FedNat has announced a net loss of $24.8 million in the third quarter, a further slide from the $20.7 million loss posted in the prior year period.
Meanwhile, the company’s combined ratio reached 165.4%, driven primarily by 37.7 points of net catastrophe losses in the period.
Losses and loss adjustment expenses (LAE) decreased $39.4 million to $59.6 million, also for the quarter.
This compares with $99 million last year; driven by higher ceded losses under quota-share reinsurance treaties and lower net catastrophe losses.
Concurrent to it’s quarterly results, FedNat has announced an intention to refocus operations on the Florida market, the company’s historical focus since its founding in 1992.
In conjunction with this decision, FedNat has elected to commence an orderly runoff of the insurance operations of Maison Insurance Company.
Maison expects to begin non-renewing its Louisiana policies on their anniversary dates beginning in January 2022 and its Texas policies beginning in February 2022. The nonrenewal of Maison’s Florida policies is expected to begin in June 2022.
The firm’s net loss ratio decreased 7.9%, to 110.6% in the current quarter, down from 118.5% in the third and driven primarily by lower net catastrophe losses.
The current quarter included approximately $20.3 million of catastrophe losses, net of reinsurance, driven by Hurricane Ida as well as other severe weather events, which together impacted Louisiana, Florida and Texas.
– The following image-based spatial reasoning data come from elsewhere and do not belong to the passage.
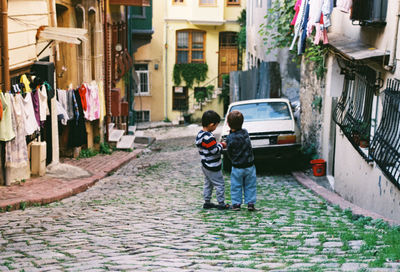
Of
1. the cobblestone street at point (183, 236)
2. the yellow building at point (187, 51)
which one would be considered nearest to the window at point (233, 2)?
the yellow building at point (187, 51)

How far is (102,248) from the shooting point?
221 inches

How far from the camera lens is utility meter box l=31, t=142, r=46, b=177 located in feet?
35.3

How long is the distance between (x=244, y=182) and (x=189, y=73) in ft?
93.7

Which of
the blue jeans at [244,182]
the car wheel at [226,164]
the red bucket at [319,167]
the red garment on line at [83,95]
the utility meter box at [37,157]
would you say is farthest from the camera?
the red garment on line at [83,95]

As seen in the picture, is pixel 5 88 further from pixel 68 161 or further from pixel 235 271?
pixel 235 271

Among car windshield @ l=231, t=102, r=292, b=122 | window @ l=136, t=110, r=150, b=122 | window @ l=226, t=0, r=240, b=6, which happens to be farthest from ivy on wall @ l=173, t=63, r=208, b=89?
car windshield @ l=231, t=102, r=292, b=122

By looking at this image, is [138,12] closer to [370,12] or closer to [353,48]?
[353,48]

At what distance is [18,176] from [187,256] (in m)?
6.08

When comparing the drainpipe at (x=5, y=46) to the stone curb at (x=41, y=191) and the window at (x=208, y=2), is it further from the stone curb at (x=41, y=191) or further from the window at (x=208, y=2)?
the window at (x=208, y=2)

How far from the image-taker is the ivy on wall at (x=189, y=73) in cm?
3569

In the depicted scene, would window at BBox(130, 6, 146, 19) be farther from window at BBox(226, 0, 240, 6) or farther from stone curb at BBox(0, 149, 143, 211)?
stone curb at BBox(0, 149, 143, 211)

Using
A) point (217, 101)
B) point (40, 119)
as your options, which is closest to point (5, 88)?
point (40, 119)

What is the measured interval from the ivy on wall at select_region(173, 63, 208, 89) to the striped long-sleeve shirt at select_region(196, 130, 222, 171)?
28359mm

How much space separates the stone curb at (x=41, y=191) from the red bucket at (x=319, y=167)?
511 centimetres
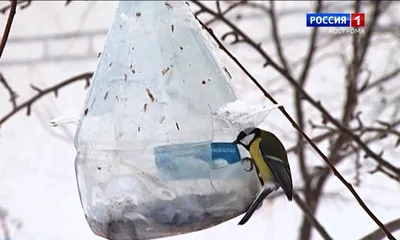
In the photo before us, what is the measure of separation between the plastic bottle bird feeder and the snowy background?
953mm

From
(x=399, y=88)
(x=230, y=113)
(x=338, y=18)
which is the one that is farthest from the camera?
(x=399, y=88)

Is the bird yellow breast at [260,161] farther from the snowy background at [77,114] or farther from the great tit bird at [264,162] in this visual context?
the snowy background at [77,114]

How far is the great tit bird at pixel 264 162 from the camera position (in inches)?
22.4

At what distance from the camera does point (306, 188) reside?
1454mm

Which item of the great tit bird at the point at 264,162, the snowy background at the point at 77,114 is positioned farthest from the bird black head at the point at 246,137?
the snowy background at the point at 77,114

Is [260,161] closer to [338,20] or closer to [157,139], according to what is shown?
[157,139]

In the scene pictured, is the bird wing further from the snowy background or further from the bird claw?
the snowy background

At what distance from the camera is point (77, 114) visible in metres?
1.65

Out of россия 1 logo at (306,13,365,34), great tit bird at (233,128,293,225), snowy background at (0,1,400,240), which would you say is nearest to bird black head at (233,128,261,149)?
great tit bird at (233,128,293,225)

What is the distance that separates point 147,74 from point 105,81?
43 millimetres

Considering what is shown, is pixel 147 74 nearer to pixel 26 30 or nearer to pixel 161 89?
pixel 161 89

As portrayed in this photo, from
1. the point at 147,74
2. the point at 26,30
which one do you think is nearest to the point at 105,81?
the point at 147,74

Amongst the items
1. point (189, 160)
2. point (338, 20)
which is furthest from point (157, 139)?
point (338, 20)

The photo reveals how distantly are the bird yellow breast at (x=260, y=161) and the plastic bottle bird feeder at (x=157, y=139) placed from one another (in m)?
0.02
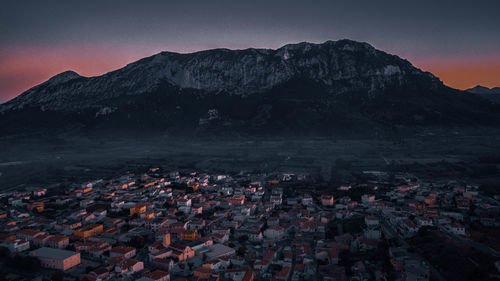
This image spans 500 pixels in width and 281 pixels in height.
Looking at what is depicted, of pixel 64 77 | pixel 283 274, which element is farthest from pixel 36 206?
pixel 64 77

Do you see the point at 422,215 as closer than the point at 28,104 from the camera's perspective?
Yes

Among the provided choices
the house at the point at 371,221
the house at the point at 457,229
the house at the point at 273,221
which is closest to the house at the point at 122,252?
the house at the point at 273,221

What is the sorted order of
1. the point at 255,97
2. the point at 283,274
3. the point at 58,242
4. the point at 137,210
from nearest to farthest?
the point at 283,274, the point at 58,242, the point at 137,210, the point at 255,97

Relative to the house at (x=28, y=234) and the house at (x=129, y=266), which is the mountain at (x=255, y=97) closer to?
the house at (x=28, y=234)

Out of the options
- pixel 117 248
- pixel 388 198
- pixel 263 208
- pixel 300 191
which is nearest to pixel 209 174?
pixel 300 191

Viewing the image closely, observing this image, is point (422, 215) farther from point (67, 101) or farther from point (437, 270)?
point (67, 101)

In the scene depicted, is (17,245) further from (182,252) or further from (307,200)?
(307,200)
By comparison, the third quarter of 2020 catastrophe net losses were $38.3 million, net of reinsurance, and included Hurricanes Laura and Sally as well as other severe weather events.
Additionally, higher ceded losses through FedNat’s quota-share treaties and lower attritional losses in FNIC’s Florida book of business drove lower current accident year losses, excluding catastrophes, compared to the prior year.
$157 million of gross written premiums, compared to $180.2 million, reflecting exposure management initiatives.
Gross expense ratio was 25.9%, up from 20.6%, while pre-tax losses decreased 26.1% to $24.8 million after having hit $33.5 million in 2020.
Loss before income taxes decreased 26.1% to $24.8 million as compared to $33.5 million.
$20.0 million or $1.15 per diluted share of claims, net of reinsurance recoveries and fee income, driven by Hurricane Ida, as well as other severe weather events, primarily impacting Louisiana, Florida and Texas.
“Our results were significantly impacted by catastrophe weather events that primarily impacted Louisiana and Texas,” said CEO Braun.
“At the same time, the profitability of our Florida homeowners business continued to improve as a result of ongoing rate increases and underwriting actions we have taken to reduce our policy count and insured exposure.
“Over the past five years, our exposure management efforts have reduced our Florida book by over a third from 272,000 policies-in-force in 2017 to 168,000 at the end of the third quarter of 2021, yet our in-force premiums remained fairly stable at approximately $430 million due to multiple rounds of rate increases.
“The benefits of these underwriting actions and rate increases are clearly evident in our Florida homeowners attritional loss ratio, which declined to 39% in the third quarter of 2021 as compared to 44% a year ago.”